• [Tâche à réaliser A]
Recopiez le passage de l'entretien sur le fonds commun situé entre « RIB : En clair, le » et « juin prochain ? », bornes incluses, en substituant « concertation » à « conférence ».
• [Tâche à réaliser B]
Poursuivez l'entretien sur le fonds commun à la suite de sa dernière phrase.
━━━ Extrait à lire
RIB : En clair, le SYNAFIED n’est pas prêt à renoncer au fonds commun lors de la grande conférence sur les conditions de rémunération des agents de l’Etat qui aura lieu du 12 au 14 juin prochain ?
MS : Naturellement, ce point ne peut pas être touché. Cette conférence concerne les salaires et les indemnités et le fonds commun n’est ni un salaire, ni une indemnité. C’est un avantage particulier
RIB : Ce que recherche le gouvernement recherche à travers l’organisation de cette conférence, c’est le rétablissement de l’équité et de la justice dans le traitement salarial, car aujourd’hui, il y a des corps dont leurs indemnités dépassent de 150% leur salaire. Convenez-vous avec le gouvernement que cela n’est pas juste ?
MS : Madame le ministre ne connait même pas aujourd’hui le salaire d’un fonctionnaire de catégorie A au ministère de l’économie, des finances et du développement. Demandez-le-lui. Actuellement, nous avons les plus bas salaires de la fonction publique. Même les indemnités on n’en aucune en dehors de ce que nous confère la loi 081, qui est du reste la même chose que tout le monde. Par exemple, si on prend mon cas, j’ai un salaire de deux cent quarante mille (240 000) francs CFA en tant qu’administrateur des services financiers, de catégorie A, 3e échelon avec quatorze (14) ans de service. Ce que les gens ne comprennent pas, c’est qu’au niveau des finances, on n’a pas un salaire particulier. Si l’on peut nous donner des salaires particuliers qui sont considérables, on est prêt à faire fie des fonds communs et autres avantages. On n’est pas attaché aux fonds communs. Seulement, c’est un avantage qui a été acquis de hautes luttes. Ce sont des protocoles d’accord qui ont été signés, donc lorsqu’on dit qu’on va remettre en cause les fonds communs, c’est d’abord remettre en cause la parole du gouvernement. Ce sont des accords entre deux parties, donc on ne peut pas revenir aujourd’hui pour les remettre en cause. Quand les gens s’excitent par rapport à la question du montant, il faut qu’ils jouent balle à tard, car lorsqu’on veut comparer le fonds commun d’aujourd’hui, à celui d’il y a vingt (20) ans, il faut avoir aussi le courage de faire la comparaison entre le budget d’aujourd’hui et de celui d’il y a vingt (20) ans. Il y a vingt (20) ans de cela, le budget était peut être à 700 milliards. Aujourd’hui, il est de deux mille milliards. Ce sont les efforts des services de recouvrement, de dépenses qui font un travail considérable au niveau du contrôle financier et des marchés publics. C’est aussi ceux des services des douanes, du trésor et des impôts pour renflouer les caisses de l’Etat.
━━━━━━
━━━ Extrait de données
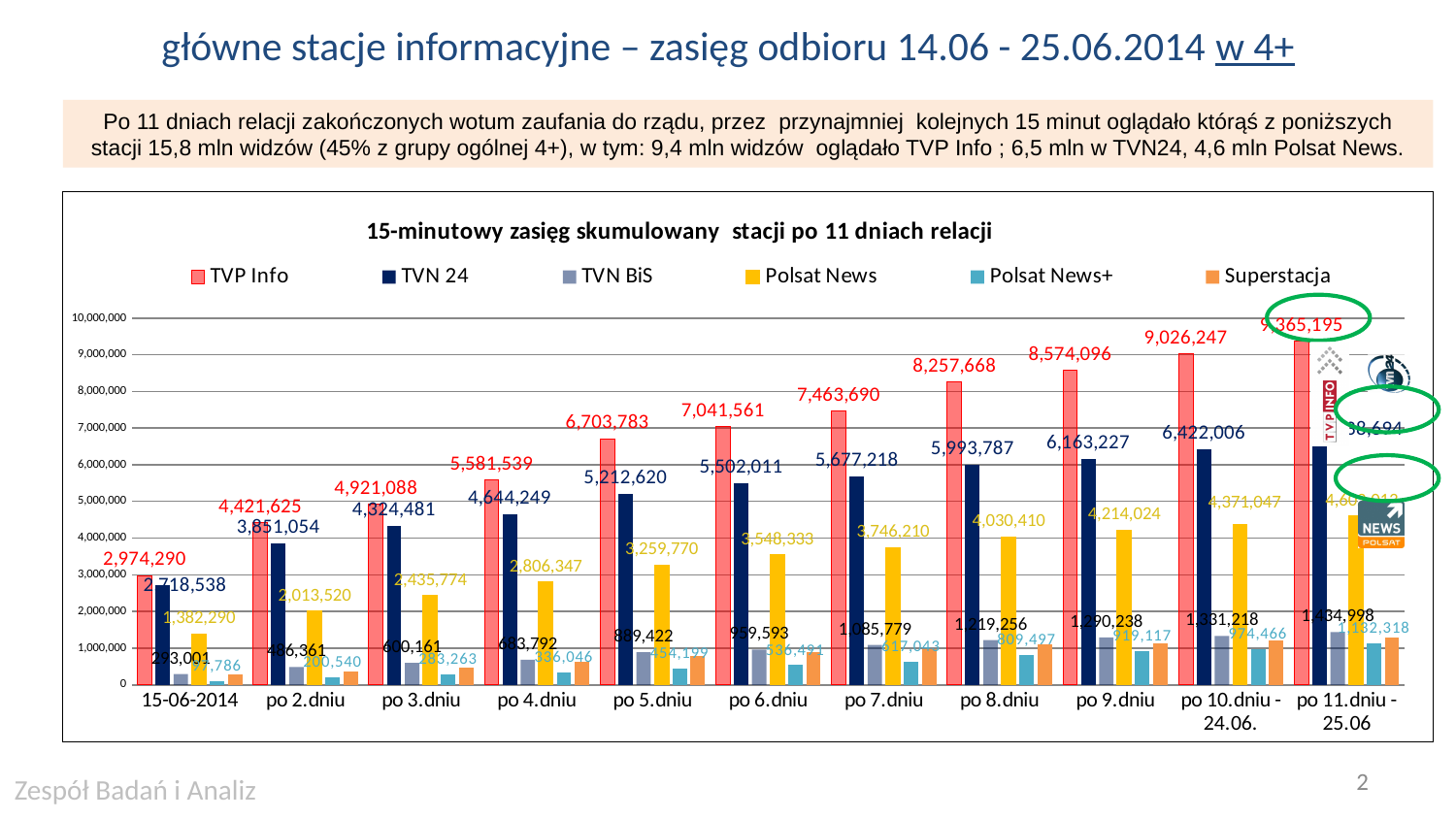
How many categories are shown along the x axis of the chart? 11 How many series does the chart legend list? 6 What kind of chart is shown on the slide? bar chart What is the difference between the TVP Info values at 'po 9.dniu' and 'po 8.dniu'? 316,428 What is the value for TVP Info at 'po 8.dniu'? 8,257,668 What is the value for TVN 24 at 'po 10.dniu - 24.06.'? 6,422,006 Do the TVP Info values rise or fall from left to right along the x axis? rise What is the value for TVP Info at '15-06-2014'? 2,974,290 What is the value for Polsat News at 'po 5.dniu'? 3,259,770 At 'po 7.dniu', which is larger: TVN 24 or Polsat News? TVN 24 Is the value for TVN 24 at 'po 11.dniu - 25.06' greater or less than 6,000,000? greater Which series has the highest value at 'po 11.dniu - 25.06'? TVP Info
━━━━━━
• [Réponse à l'exercice A]
RIB : En clair, le SYNAFIED n’est pas prêt à renoncer au fonds commun lors de la grande concertation sur les conditions de rémunération des agents de l’Etat qui aura lieu du 12 au 14 juin prochain ?

• [Réponse à l'exercice B]
RIB : Le gouvernement compte mettre le point concernant le statut sécurisant sur la table des pourparlers de juin prochain. Est-ce que vous êtes d’avis avec cette décision du gouvernement ?
MS : Nous l’avons dit et répété, nous ne sommes pas partie prenante de cette conférence sur la rémunération des salaires des agents publics de l’Etat que compte tenir le gouvernement. Nous avons dit que ce n’est pas un cadre où nous, on peut s’y retrouver. C’est du djandjoba que le gouvernement veut aller faire et nous, nous ne sommes pas d’accord, donc nous n’y prendrons pas part. Et si dans ce cadre, on touche à un point de nos revendications ou à nos avantages, nous n’allons pas nous laisser faire. C’est le gouvernement qui est en train de mettre actuellement de l’huile sur le feu, car les communications de madame le ministre n’est pas du genre à apaiser les cœurs. Bien au contraire, elles amènent le raidissement du mouvement.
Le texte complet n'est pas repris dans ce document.